クラウス・マケラ指揮パリ管弦楽団来日公演を、サントリーホールにて。
指揮:クラウス・マケラ
パリ管弦楽団
照明演出:佐藤啓
ドビュッシー:交響詩『海』
ラヴェル:ボレロ
ストラヴィンスキー:春の祭典
(アンコール)ムソルグスキー:歌劇「ホヴァンシチーナ」前奏曲「モスクワ河の夜明け」
フィンランド出身、現在26歳の俊英指揮者クラウス・マケラ、あれよあれよという間に出世して、昨年秋からパリ管のシェフに就任。パリ管の任期後には、なんと名門ロイヤル・コンセルトヘボウ管のシェフに内定している。まさにスーパースターだ。
この6月、7月には都響を振ってショスタコーヴィチの交響曲第7番、マーラーの交響曲第6番という重量級プログラムを披露したばかり。
さて今回のパリ管来日公演、一昔前のプレートルやプラッソンとの来日のときと同様、フランスものを中心としたプログラムだ。ストラヴィンスキーはロシア人だが、春の祭典も火の鳥も初演はパリである。
1曲目のドビュッシー「海」。マケラらしい端正なアプローチで、指揮が拍を取っているようなところがあって、この曲の根底にある大きなうねりのようなものが全く感じられなかったのは残念だ。まだこの曲を手中に収めているとは言いがたいだろう。
ちなみに第3楽章、練習番号60の前のトランペットとホルンのユニゾンは復活させていた。
2曲目はボレロ、これは最高であった!スネアはステージ中央、指揮台の正面に配置されていたが、最初の数分間、(私の席からはちょっと死角になっていたのだが)腕が全く動いていなかったのはさすがだ。
それにしても各パートのソロが実に上手い!木管の濃くこってりした音色はまさにパリ管ならではだ。トロンボーンソロ、ちょっとはずしたところもあったが、何よりそのふくよかな音色はまず日本のオケでは聴くことができないものであった。マケラは最初のうちほとんど動きがなかったが、途中からはほとんどグルーヴしているという表現がふさわしいのりになっていった。
パリ管のボレロはかつての来日公演でプラッソン、エッシェンバッハで聴いたことがあるが、エッシェンバッハはほとんど手を使わず眼だけで指揮をしていたのを思い出す。
後半は春の祭典。冒頭のバソンこそエレガントな始まり方だったものの、パリ管の洗練された音色ではなく意外に泥くさい音がしたのは不思議だった。特に第2部の11拍子から後はマケラの振りも相当大きくなっていって、やや荒削りな感は拭えない。

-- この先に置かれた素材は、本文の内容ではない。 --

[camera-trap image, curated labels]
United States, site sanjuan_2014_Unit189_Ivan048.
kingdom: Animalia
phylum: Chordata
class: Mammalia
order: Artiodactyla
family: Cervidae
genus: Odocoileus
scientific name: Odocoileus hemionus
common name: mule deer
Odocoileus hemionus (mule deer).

後半のみ照明演出が施されていて、前半青い照明が主体だったが、第2部11拍子のところから赤い照明が主体となっていた。それほど音楽の邪魔をするような照明ではなかったのでよいのだが…まあ、なくてもよかったような気がする。こういう照明が入るあたり、いかにもエイベックスの企画らしい。
パリ管というのはもともと大都市の機能的なオーケストラであり、N響やロンドン響のように普段いろいろなプログラムを演奏しているはず。日本公演だとフランスものやロシアものばかりになるのはいかがなものかと思うのだが、チケット販売を考えるとやむを得ないというところだろうか。前回、前々回の来日時はダニエル・ハーディングの指揮だったが、そのときのプログラムにはベートーヴェン、マーラーなどの独墺系があって、それが洗練の極めとでもいうべき素晴らしいものだったのだ。
まあそうしたことはともかく、マケラとパリ管はまだ始動して1年、これからに期待したいところである。
弦は16型、通常の配置。コンサートマスターは千々岩英一氏。客席は結構埋まってはいたが、1階、2階ともセンターの後方はかなり空席が目立っていた。
アンコール、何をやるのだろうと思っていたら、まさかのホヴァンシチーナ前奏曲。この曲の実演は、マリインスキー管以外で聴いたことがなかった。